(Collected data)
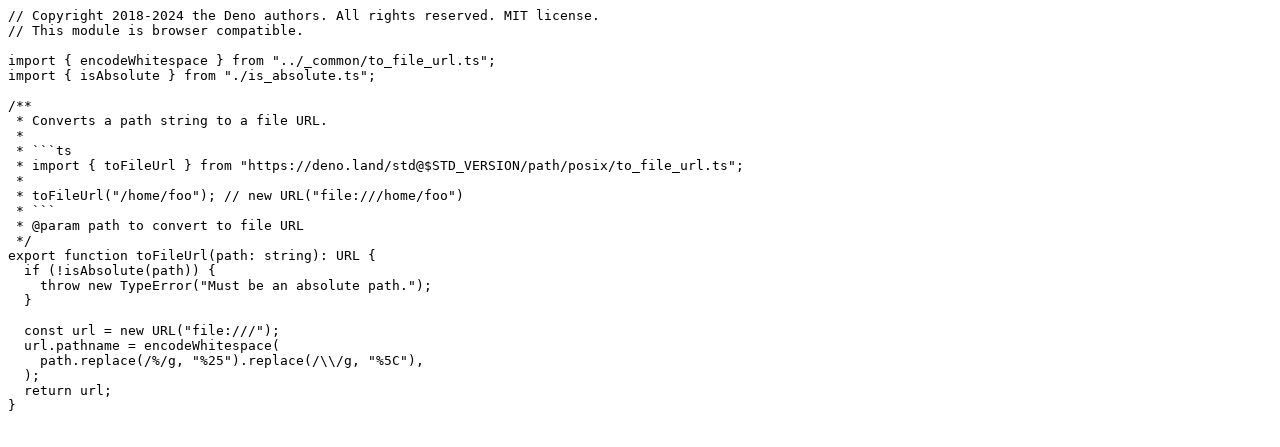

--- FILE ---
content_type: text/plain
request_url: https://deno.land/std@0.222.1/path/posix/to_file_url.ts?s=toFileUrl
body_size: 201
content:
// Copyright 2018-2024 the Deno authors. All rights reserved. MIT license.
// This module is browser compatible.

import { encodeWhitespace } from "../_common/to_file_url.ts";
import { isAbsolute } from "./is_absolute.ts";

/**
 * Converts a path string to a file URL.
 *
 * ```ts
 * import { toFileUrl } from "https://deno.land/std@$STD_VERSION/path/posix/to_file_url.ts";
 *
 * toFileUrl("/home/foo"); // new URL("file:///home/foo")
 * ```
 * @param path to convert to file URL
 */
export function toFileUrl(path: string): URL {
  if (!isAbsolute(path)) {
    throw new TypeError("Must be an absolute path.");
  }

  const url = new URL("file:///");
  url.pathname = encodeWhitespace(
    path.replace(/%/g, "%25").replace(/\\/g, "%5C"),
  );
  return url;
}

**What the task requires**
If a line in the records has the word "encodeWhitespace", copy that line.

**Solved problem**
import { encodeWhitespace } from "../_common/to_file_url.ts";
  url.pathname = encodeWhitespace(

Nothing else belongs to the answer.